(What to work on):
Extend the costume-design blog posts below, picking up right after their final sentence.

(Text block):
# # # # # # #
Showing posts with label Research. Show all posts
Showing posts with label Research. Show all posts

Thursday, 28 April 2011

Audition Monologes and Character Breakdowns

I have done some character analysis and breakdowns from the audition monologues which have really helped me in working out what the personalities of each characters are. I feel that this was really important for me to do before sourcing the costumes as I need to know who the characters are. This work is in my film file/production journal. These character breakdowns, along with research I have done in my sketchbook into the era etc have helped me to do initial sketches of ideas for the costumes. I feel very positive about this project still and I am now ready to start my costume sourcing.

Thursday, 24 March 2011

Flower Ideas

I've found a lady who uses free machine embroidery and fabric to create flower brooches. I will use these as a source of inspiration and try to recreate some flowers like this to embroider onto my cloak. She uses wool against chiffons and a variety of contrasting fabrics to create flowers of different textures which I find really interesting.

Tuesday, 22 March 2011

Wool Fibres

I've just bought some wool fibres from http://www.winghamwoolwork.co.uk/ in the hope that I can make some of my own felt to then Free Machine Embroider onto.
# # # # # # #
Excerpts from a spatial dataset
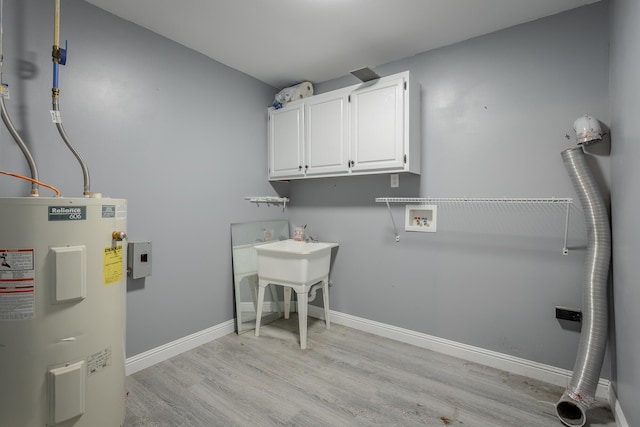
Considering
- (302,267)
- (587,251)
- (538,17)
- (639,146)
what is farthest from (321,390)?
(538,17)

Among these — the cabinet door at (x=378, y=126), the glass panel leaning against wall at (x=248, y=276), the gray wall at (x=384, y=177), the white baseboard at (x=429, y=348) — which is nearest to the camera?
the gray wall at (x=384, y=177)

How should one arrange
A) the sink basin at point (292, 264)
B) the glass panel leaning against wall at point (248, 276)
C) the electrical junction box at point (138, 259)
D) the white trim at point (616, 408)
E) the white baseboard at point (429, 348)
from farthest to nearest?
the glass panel leaning against wall at point (248, 276) < the sink basin at point (292, 264) < the electrical junction box at point (138, 259) < the white baseboard at point (429, 348) < the white trim at point (616, 408)

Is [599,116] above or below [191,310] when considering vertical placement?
above

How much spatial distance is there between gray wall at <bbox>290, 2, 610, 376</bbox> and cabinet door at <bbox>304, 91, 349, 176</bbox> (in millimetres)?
430

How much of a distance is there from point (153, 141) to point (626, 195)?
298cm

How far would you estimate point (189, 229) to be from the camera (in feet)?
8.25

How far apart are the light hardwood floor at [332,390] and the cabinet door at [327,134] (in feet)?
5.28

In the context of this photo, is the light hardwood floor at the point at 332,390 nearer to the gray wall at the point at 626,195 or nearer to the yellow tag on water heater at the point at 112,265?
the gray wall at the point at 626,195

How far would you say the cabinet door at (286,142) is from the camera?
2.97 meters

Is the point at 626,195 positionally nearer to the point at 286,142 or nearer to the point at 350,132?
the point at 350,132

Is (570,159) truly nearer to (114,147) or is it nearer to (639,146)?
(639,146)

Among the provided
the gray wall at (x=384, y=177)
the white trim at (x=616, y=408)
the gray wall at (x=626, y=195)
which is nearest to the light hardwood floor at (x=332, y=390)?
the white trim at (x=616, y=408)

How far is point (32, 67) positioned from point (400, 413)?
2.93 metres

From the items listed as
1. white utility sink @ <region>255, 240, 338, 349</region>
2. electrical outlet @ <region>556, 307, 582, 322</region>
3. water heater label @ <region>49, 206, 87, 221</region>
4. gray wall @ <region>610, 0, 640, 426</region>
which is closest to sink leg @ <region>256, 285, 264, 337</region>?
white utility sink @ <region>255, 240, 338, 349</region>
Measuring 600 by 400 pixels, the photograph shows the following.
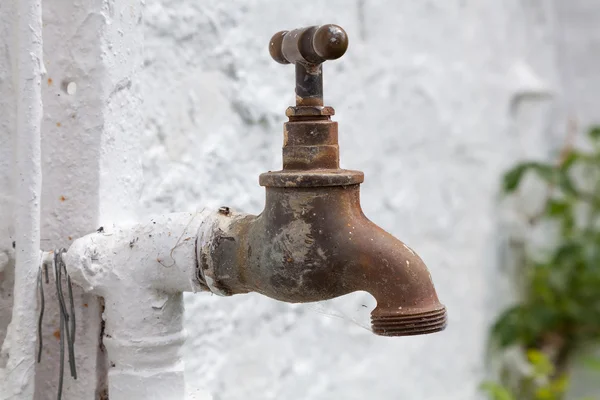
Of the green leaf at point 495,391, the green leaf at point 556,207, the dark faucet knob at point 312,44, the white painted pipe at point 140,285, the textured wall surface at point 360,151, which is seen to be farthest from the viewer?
the green leaf at point 556,207

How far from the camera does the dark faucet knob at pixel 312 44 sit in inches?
20.3

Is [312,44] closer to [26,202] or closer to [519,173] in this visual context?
[26,202]

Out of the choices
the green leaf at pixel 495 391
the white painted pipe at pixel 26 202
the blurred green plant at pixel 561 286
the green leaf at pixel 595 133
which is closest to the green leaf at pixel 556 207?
the blurred green plant at pixel 561 286

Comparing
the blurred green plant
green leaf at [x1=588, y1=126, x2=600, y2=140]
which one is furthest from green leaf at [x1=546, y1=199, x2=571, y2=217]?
green leaf at [x1=588, y1=126, x2=600, y2=140]

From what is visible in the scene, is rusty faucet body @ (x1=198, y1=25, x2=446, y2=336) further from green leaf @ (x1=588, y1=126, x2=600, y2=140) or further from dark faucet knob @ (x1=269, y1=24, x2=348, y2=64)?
green leaf @ (x1=588, y1=126, x2=600, y2=140)

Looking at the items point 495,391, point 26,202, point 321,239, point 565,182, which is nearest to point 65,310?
point 26,202

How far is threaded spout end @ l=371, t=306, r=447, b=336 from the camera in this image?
0.55 meters

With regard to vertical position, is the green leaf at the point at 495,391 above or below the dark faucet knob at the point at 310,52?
below

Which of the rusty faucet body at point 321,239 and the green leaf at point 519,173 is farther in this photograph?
the green leaf at point 519,173

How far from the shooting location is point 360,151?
129 centimetres

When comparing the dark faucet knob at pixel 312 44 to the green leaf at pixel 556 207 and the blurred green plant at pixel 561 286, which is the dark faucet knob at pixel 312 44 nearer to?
the blurred green plant at pixel 561 286

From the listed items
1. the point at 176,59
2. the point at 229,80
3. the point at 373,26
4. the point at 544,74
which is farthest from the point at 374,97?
the point at 544,74

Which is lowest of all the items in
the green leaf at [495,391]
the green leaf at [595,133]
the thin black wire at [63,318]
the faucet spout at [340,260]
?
the green leaf at [495,391]

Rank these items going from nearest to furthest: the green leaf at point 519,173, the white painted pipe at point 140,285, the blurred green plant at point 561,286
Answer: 1. the white painted pipe at point 140,285
2. the green leaf at point 519,173
3. the blurred green plant at point 561,286
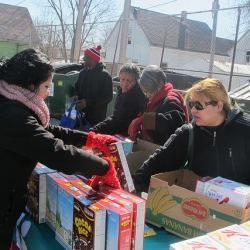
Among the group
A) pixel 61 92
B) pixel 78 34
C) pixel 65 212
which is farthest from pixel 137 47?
pixel 65 212

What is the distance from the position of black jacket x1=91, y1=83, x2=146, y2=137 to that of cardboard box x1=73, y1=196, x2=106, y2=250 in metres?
1.77

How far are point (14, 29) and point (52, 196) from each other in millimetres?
27637

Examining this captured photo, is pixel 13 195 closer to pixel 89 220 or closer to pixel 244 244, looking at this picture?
pixel 89 220

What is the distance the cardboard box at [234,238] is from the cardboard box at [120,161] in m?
0.64

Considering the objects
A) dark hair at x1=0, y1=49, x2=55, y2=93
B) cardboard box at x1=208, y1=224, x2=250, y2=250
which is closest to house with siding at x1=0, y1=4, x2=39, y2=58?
dark hair at x1=0, y1=49, x2=55, y2=93

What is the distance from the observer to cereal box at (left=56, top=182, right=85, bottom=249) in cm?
140

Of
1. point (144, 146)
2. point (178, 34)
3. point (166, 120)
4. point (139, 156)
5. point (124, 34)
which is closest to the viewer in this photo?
point (139, 156)

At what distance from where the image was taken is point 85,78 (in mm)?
4410

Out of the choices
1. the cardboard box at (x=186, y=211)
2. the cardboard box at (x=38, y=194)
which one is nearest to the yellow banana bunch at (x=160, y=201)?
the cardboard box at (x=186, y=211)

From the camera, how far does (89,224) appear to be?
4.13 ft

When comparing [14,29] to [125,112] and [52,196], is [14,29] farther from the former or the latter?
[52,196]

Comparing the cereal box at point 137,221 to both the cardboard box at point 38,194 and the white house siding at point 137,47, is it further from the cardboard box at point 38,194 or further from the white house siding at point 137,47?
the white house siding at point 137,47

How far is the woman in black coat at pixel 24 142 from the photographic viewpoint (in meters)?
1.37

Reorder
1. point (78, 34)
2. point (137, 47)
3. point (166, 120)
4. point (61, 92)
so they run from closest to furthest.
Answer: point (166, 120) → point (61, 92) → point (78, 34) → point (137, 47)
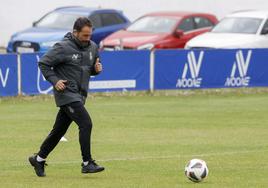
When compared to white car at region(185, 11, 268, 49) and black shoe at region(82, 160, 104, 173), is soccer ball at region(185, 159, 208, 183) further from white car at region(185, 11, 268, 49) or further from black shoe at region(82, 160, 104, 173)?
white car at region(185, 11, 268, 49)

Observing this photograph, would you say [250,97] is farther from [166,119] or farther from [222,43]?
[166,119]

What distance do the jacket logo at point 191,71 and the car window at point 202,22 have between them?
6041 mm

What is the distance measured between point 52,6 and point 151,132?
21.7m

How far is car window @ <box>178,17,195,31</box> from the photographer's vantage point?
2924 cm

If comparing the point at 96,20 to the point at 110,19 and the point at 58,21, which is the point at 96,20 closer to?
the point at 110,19

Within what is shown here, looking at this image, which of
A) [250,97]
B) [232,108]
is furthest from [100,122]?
[250,97]

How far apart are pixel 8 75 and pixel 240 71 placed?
6.20 m

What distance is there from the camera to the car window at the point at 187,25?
95.9ft

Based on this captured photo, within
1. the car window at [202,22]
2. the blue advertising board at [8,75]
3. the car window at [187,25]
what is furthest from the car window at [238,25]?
the blue advertising board at [8,75]

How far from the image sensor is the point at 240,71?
24.6 m

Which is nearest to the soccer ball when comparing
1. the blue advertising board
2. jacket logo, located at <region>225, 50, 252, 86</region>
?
the blue advertising board

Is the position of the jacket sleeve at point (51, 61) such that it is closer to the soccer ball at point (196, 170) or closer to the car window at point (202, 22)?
the soccer ball at point (196, 170)

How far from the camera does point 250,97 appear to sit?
78.2 feet

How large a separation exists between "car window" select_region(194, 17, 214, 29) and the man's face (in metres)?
18.7
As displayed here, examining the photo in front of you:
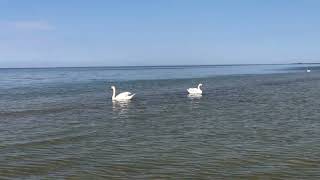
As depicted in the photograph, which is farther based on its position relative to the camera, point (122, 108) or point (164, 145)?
point (122, 108)

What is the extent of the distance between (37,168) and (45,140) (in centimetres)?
489

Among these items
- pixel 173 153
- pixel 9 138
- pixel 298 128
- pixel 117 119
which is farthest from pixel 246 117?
pixel 9 138

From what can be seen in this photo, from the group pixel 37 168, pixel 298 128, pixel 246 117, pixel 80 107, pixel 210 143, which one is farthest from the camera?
pixel 80 107

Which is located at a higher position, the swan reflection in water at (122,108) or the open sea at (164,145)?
the swan reflection in water at (122,108)

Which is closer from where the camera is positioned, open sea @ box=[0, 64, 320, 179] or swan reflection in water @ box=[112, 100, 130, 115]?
open sea @ box=[0, 64, 320, 179]

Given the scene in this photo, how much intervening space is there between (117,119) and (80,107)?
8215mm

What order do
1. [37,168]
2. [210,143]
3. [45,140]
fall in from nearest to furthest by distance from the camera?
1. [37,168]
2. [210,143]
3. [45,140]

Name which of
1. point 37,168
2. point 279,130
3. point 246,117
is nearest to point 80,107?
point 246,117

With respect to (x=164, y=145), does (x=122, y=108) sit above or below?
above

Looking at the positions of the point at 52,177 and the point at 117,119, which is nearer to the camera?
the point at 52,177

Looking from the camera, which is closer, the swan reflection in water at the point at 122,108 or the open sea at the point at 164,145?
the open sea at the point at 164,145

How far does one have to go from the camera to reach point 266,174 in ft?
41.2

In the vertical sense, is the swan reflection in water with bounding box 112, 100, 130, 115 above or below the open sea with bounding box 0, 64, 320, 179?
above

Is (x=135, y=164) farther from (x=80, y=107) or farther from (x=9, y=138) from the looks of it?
(x=80, y=107)
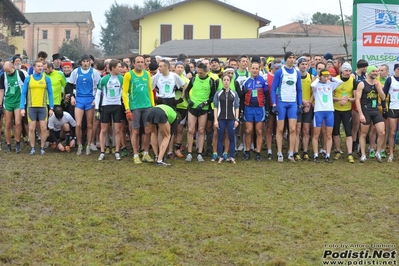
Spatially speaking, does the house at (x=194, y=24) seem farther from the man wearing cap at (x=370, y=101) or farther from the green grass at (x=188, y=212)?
the green grass at (x=188, y=212)

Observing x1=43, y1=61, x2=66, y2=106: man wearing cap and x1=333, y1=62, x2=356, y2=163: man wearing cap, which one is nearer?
x1=333, y1=62, x2=356, y2=163: man wearing cap

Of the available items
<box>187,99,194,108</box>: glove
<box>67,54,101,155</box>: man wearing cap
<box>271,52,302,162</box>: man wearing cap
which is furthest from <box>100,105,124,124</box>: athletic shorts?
<box>271,52,302,162</box>: man wearing cap

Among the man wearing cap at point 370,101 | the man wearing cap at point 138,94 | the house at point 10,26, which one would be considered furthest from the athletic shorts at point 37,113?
the house at point 10,26

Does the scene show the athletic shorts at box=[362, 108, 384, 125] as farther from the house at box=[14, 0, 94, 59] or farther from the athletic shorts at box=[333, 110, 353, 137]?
the house at box=[14, 0, 94, 59]

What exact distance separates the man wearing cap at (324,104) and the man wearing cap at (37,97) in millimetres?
5272

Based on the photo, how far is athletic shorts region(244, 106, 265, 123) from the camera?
1126 cm

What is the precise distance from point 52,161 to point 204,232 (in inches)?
213

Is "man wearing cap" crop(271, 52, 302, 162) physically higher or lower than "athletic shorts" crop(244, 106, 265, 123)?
higher

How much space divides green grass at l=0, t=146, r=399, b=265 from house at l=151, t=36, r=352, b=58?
2818cm

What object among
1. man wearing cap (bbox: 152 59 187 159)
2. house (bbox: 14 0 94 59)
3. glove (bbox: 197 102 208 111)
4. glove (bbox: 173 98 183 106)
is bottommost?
glove (bbox: 197 102 208 111)

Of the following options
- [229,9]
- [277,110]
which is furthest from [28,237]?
[229,9]

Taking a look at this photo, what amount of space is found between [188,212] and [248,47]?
33918mm

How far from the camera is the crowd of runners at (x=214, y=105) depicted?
1091 cm

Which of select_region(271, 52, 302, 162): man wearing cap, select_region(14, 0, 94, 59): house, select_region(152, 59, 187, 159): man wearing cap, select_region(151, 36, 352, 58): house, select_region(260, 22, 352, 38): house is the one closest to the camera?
select_region(271, 52, 302, 162): man wearing cap
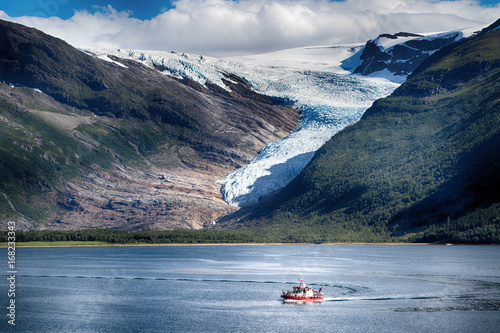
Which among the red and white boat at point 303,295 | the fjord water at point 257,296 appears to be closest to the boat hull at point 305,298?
the red and white boat at point 303,295

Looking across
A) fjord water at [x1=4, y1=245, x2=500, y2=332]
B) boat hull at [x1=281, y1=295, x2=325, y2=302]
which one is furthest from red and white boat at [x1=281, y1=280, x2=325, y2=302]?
fjord water at [x1=4, y1=245, x2=500, y2=332]

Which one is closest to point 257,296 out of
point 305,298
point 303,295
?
point 303,295

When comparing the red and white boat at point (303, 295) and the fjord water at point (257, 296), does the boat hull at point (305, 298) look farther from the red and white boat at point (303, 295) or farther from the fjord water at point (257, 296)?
the fjord water at point (257, 296)

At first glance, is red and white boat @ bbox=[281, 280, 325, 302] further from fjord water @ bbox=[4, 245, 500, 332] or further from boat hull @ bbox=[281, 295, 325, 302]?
fjord water @ bbox=[4, 245, 500, 332]

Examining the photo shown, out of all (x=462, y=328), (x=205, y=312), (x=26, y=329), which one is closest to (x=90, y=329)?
(x=26, y=329)

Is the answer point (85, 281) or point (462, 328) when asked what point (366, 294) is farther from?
point (85, 281)

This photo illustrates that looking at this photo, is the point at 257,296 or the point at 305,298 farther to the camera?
the point at 257,296

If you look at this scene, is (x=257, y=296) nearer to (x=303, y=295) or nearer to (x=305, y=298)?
(x=303, y=295)

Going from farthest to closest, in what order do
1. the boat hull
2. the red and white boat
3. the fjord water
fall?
the red and white boat → the boat hull → the fjord water
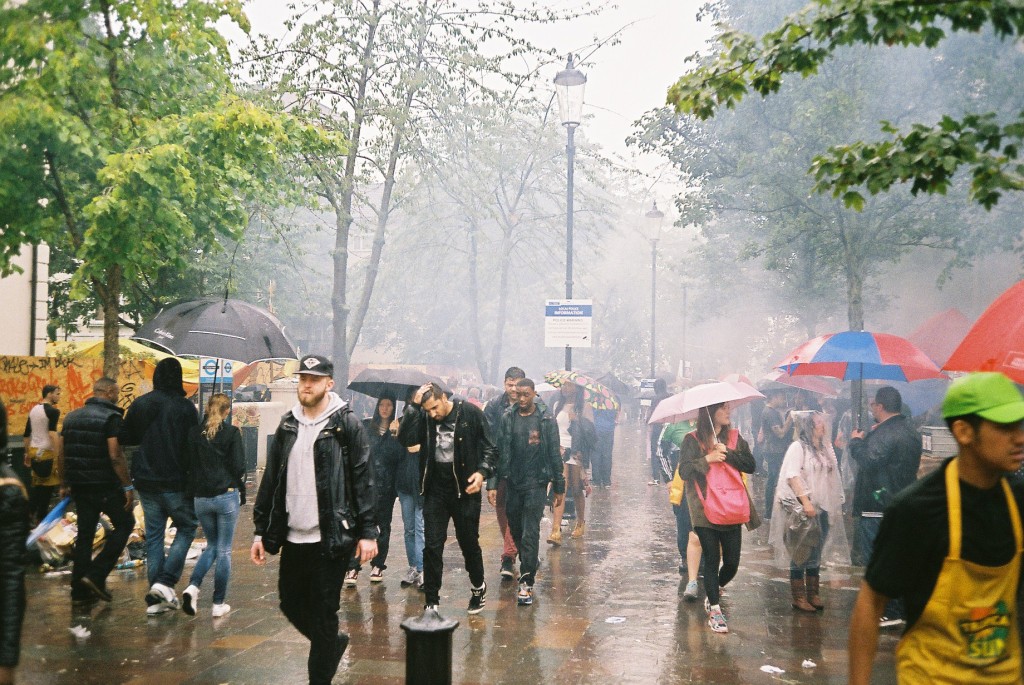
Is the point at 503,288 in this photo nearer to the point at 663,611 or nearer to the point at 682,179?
the point at 682,179

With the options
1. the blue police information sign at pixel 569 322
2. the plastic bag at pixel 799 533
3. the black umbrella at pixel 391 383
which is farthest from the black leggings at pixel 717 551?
the blue police information sign at pixel 569 322

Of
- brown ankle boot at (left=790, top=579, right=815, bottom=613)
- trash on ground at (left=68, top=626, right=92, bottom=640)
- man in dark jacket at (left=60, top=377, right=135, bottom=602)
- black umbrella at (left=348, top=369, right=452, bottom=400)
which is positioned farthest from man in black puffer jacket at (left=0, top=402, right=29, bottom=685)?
brown ankle boot at (left=790, top=579, right=815, bottom=613)

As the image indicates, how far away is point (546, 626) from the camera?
7383 millimetres

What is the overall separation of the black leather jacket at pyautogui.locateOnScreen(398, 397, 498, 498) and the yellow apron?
494cm

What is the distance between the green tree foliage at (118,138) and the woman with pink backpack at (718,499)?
5.61m

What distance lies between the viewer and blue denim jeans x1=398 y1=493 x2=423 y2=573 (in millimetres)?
8883

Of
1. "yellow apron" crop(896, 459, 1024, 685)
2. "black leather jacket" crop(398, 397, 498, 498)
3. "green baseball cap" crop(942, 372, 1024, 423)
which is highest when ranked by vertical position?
"green baseball cap" crop(942, 372, 1024, 423)

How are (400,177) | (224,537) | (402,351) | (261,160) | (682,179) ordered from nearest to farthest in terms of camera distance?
(224,537)
(261,160)
(682,179)
(400,177)
(402,351)

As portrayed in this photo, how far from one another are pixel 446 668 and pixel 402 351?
5291 centimetres

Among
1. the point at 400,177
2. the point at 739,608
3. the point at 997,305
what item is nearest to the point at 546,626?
the point at 739,608

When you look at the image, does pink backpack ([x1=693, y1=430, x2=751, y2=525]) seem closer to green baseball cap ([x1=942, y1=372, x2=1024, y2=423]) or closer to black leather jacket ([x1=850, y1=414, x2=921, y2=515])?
black leather jacket ([x1=850, y1=414, x2=921, y2=515])

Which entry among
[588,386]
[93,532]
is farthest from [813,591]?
[588,386]

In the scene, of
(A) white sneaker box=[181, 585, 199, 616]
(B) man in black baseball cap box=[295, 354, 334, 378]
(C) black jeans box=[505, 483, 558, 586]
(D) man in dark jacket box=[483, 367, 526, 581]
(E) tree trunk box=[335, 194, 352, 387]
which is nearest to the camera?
(B) man in black baseball cap box=[295, 354, 334, 378]

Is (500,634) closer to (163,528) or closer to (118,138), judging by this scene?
(163,528)
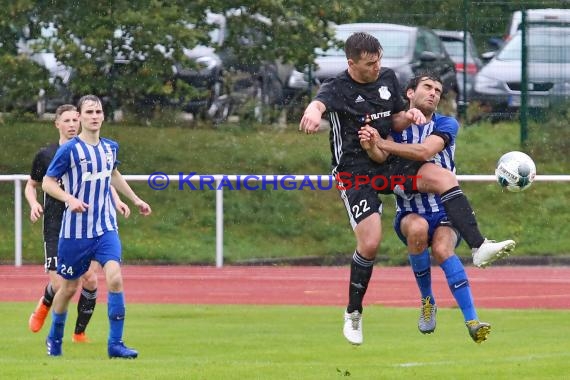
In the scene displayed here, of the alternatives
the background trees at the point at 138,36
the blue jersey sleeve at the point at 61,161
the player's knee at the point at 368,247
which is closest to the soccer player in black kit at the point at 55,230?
the blue jersey sleeve at the point at 61,161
# # # # # # #
(Final result):
I found a website called Art Wey which features an artist called Sally Pepperell (www.artwey.co.uk/ person.php?person_id=152). She creates work made from wool, cotton, silk and other plant fibres.



Inspired by her designs, I have ordered a variety of different blues and greens to create not only the background for the cape but also for the flowers. It says it may take up to 14 days to be delivered but it should come sooner. Fingers crossed I don't have to wait too long so I can get on with my cape!

Free Machine Embroidery Technique

I really love using Free Machine Embroidery and have used it and developed my techniques a lot over the years of studying Art and Design and Textiles at school and doing my Art Foundation at Central Saint Martins. I am going to use this technique in my SDP as it is a really fluid, quick and easy way to create really intricate designs which appear to have taken a lot longer than they really have. I really want the cloak to feature a lot of details and layers as I stated in previous posts.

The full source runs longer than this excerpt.